可憐な少女の口から「ぶん殴る」なんて単語が聞けると思ってなかった私は、「お姉さん」発言に落ち着こうと口に含んだお茶を、あやうく噴出すところだった。

・・・く、苦しい・・・。

咽て涙目になりつつも彼女の様子を伺うと、とても楽しそうに笑っていた。

「拳って、目が見えなくても怒っていると当たるのね」

「ちが、そうじゃな・・・」

言いながらも咽てしまって、それを感じ取った彼女がまた笑う。

ああもう、この笑顔のためならいくらでも咽てあげたくなってしまうじゃないか。

そこまで考えて、もしかして、と気づいた。

団長も、この笑顔のために殴られてやったんじゃないか、と。

「・・・あ、この話を聞いたこと、ロウファさまには秘密にしておいてね」

口元に人差し指を当てて微笑んだ彼女は、とても幸せそうだった。








静かな夕暮れ、もうそろそろ日が落ちて辺りに暗闇が満ちてくるという頃、私はジェイドさんと一緒に庭に出た。

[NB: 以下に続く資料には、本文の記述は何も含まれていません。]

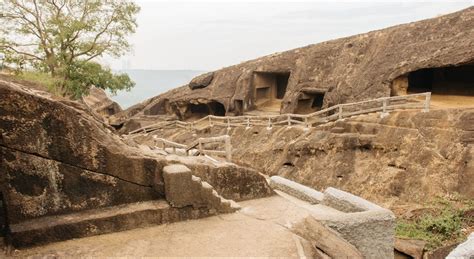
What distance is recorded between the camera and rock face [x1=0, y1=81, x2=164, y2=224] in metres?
5.55

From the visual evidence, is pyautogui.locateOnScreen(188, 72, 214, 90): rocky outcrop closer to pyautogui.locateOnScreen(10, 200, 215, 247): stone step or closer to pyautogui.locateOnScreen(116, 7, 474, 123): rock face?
pyautogui.locateOnScreen(116, 7, 474, 123): rock face

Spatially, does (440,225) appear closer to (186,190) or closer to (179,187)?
(186,190)

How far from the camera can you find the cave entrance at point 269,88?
26875 millimetres

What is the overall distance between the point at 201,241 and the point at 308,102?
1881 cm

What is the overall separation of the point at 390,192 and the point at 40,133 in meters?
10.8

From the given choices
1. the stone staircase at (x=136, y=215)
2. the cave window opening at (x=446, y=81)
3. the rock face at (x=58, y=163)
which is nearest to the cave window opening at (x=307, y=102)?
the cave window opening at (x=446, y=81)

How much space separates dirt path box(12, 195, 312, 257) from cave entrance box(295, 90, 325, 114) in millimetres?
16188

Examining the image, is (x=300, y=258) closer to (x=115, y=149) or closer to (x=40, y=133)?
(x=115, y=149)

街に出る前に見た光がどの辺りにあったのか、彼が聞きたいと言ったからだ。

ちなみに、戻った私を有無を言わさずに部屋に連れ込んだ彼は、ぱぱっと赤い花の髪留めをつけてくれた。相変わらず器用だ。

同じ所に指輪も置いておいたから、何となく嵌めてみる。やっぱり、いつもあるものがないのは、どこか心許無い気分になるものだ。

そうして庭に立ち、あの辺だったはず、とたどり着いた場所には何もなく、ただ黄色い花の蕾がいくつか見えるだけ。

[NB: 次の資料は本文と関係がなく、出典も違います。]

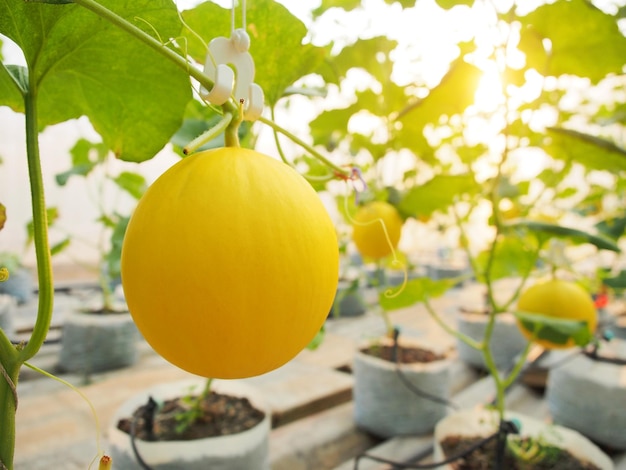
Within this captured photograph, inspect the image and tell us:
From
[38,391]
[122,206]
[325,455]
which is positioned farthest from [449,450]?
[122,206]

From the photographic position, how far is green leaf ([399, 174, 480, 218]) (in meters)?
0.62

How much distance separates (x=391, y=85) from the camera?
823 mm

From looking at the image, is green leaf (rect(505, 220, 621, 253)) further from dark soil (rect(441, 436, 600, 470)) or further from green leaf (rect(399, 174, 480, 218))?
dark soil (rect(441, 436, 600, 470))

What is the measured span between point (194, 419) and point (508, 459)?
1.53 feet

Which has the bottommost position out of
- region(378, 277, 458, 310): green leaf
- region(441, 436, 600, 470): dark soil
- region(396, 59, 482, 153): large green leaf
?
region(441, 436, 600, 470): dark soil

仕方なく、私達は今日の出来事を話しながら、星が瞬き始めるのを眺めていた。

「・・・ま、そんなところだろうと思ってました」

ジェイドさんが、苦笑混じりに囁く。

「え、知ってたの?」

紅の団長に拉致まがいのお誘いを受けたあたりから話し始めて、ひと通りの説明をしたところで、彼がそう言ったのだ。

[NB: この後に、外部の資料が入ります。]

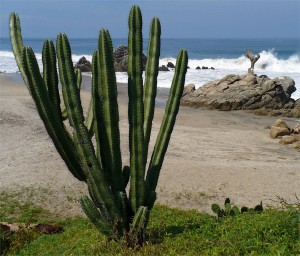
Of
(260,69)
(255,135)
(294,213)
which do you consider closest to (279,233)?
(294,213)

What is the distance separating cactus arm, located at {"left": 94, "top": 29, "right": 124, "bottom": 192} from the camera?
582 centimetres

私は呆気に取られてしまって、彼の顔をまじまじと見つめてしまった。

そんな私に、彼は少し考える素振りを見せてから、そっと微笑んで口を開いた。

「ええ、詳しいことは知りませんでしたが・・・。

 一応私にも、情報網がありますからね」

「情報網・・・?」

彼の言葉の意味が分からなくて首を傾げると、辺りの暗さの中でも空色が綺麗な瞳が私を見下ろして、柔らかく細められる。

「それについては、また今度・・・。

 ともかく、彼が仕事に打ち込んでくれていた理由が分かって良かった」

「・・・あれって、打ち込んでたの?」

正直な感想が口をついて出た私を、彼は困ったように微笑んでぽふぽふする。

「彼女を王都に住まわせるために、怪しい動きのある貴族や商家をしらみ潰しに調査して

 いたのでしょうね。

 陛下の指示以上のことをしているから、何かあるとは思っていたんです。

 ・・・ま、助かっていたんですけれど、ね」

「・・・そっか、そうだったんだ・・・」

彼の話を聞いて、腑に落ちた。

・・・彼女と一緒にいたくて、環境を整えてたってわけか。

私は大きく頷いて、一歩彼の側に寄る。

腕が触れるか触れないかくらい、彼の体温をやっと感じ取れるくらいに。

まだ言葉に出来ないけど、私だってジェイドさんのために何かしたい気持ちがあるんだと、改めて強く思ってしまったせいかも知れない。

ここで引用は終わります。